**Stated task 1**
Copy the part of the records that opens with the line containing "Between the point" and runs to the end of the records, including both ends. Leave the pictures out.
[START Source passage]
Mozart’s Die Hochzeit des Figaro A

Offenbach’s Ritter Blaubart B+

Verdi’s Othello A

Offenbach’s Hoffmanns Erzahlungen A-

 

(DVDs)

Wagner’s Tristan and Isolde B+

Weber’s Der Freischütz B+

Massenet’s Manon B+

 

(Blu-ray)

Handel’s Admeto A

 

 

Naxos continues to release some truly terrific opera sets on it’s Arthaus Musik label, this time going back to through the archives and releasing a set of seven operas under the direction of maestro Walter Felsenstein from 1956-1976. Also included in this review though is Tristan and Isolde from 2007, which was under the stage direction of Johannes Felsenstein.  It only seemed natural to group these two releases together in one review.  We will also cover the DVD editions of Massenet’s Manon as well as Weber’s Der Freischütz and the Blu-ray version of G.F. Handel’s amazing Admeto. 

 

The Walter Felsenstein Edition has released a larger set of his material, but here we get a 7-opera set, which has been approved by the Walter Felsenstein Estate and has been carefully restored and processed to deliver the best to DVD with the surviving elements.  Felsenstein was the founder and general director of the Komische Oper in Berlin and has been regarded as one of the most important theater directors of the 20th Century.  Over the course of his career he compiled over 190 productions and most importantly this is the first time that these operatic films can be experienced in the comfort your home. 

 

The set features the following titles: Ludwig van Beethoven’s Fidelio, which is an opera in two acts from 1956 and is shot in black and white, Leos Janacek’s Das Schlaue Fuchslein an opera in three acts also shot in black and white from 1965, Wolfgang Amadeus Mozart’s Don Giovanni a drama giocoso in two acts shot in black and white from 1966, Giuseppe Verdi’s Othello an opera in four acts and shot in color from 1969, Jacques Offenbach’s incredible Hoffmanns Erzahlungen a five act opera shot in color from 1970, also Offenbach’s Ritter Blaubart a three act Opera bouffe shot in color in 1973, and finally Mozart’s The Marriage of Figaro, which is an Opera buffa in 4 acts shot in color from 1976.  Felsenstein would die in 1975 at the age of 74. 

 

This set exemplifies why Felsenstein was such a prolific figure and master of the craft and despite some of the dated-ness of the recordings and with newer technologies allowing Opera to translate in fresh new ways, these productions showcase some of the best music reproduced under a genius at hand.  His ability to understand the language of music and drama and see the art form emerge is unparalleled. 

 

Quality ranges from the recordings as these are quite old, but get better with the more recent work.  The black and white production are perhaps the ones that suffer the most, but due to the source nature we are glad to just have these phenomenal works to begin with.  The presentations are all full-frame with monophonic recording being translated to DVD in adequate fashion.
[END Source passage]
[START Exercise material]
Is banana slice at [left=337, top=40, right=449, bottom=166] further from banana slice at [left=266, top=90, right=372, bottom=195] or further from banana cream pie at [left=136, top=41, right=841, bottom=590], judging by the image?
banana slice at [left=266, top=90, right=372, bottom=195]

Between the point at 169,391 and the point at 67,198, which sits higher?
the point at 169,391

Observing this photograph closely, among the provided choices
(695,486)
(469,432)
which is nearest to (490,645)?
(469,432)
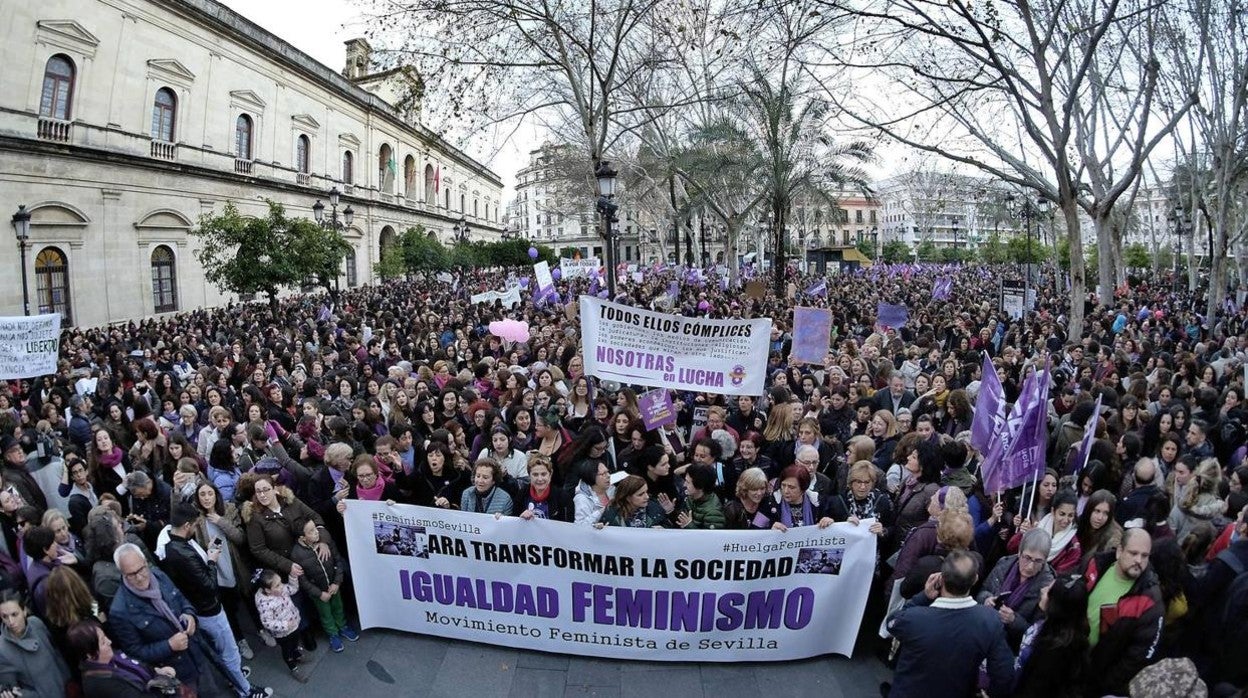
[END Exercise material]
**Stated task 2**
Which operas in the Felsenstein set does the opera review describe as shot in color?

**Response 1**
Between the point at 169,391 and the point at 67,198, which sits higher?
the point at 169,391

Observing this photograph closely, among the provided choices
(695,486)
(469,432)
which is nearest to (490,645)?
(469,432)

**Response 2**
- Giuseppe Verdi's Othello (1969)
- Jacques Offenbach's Hoffmanns Erzahlungen (1970)
- Offenbach's Ritter Blaubart (1973)
- Mozart's The Marriage of Figaro (1976)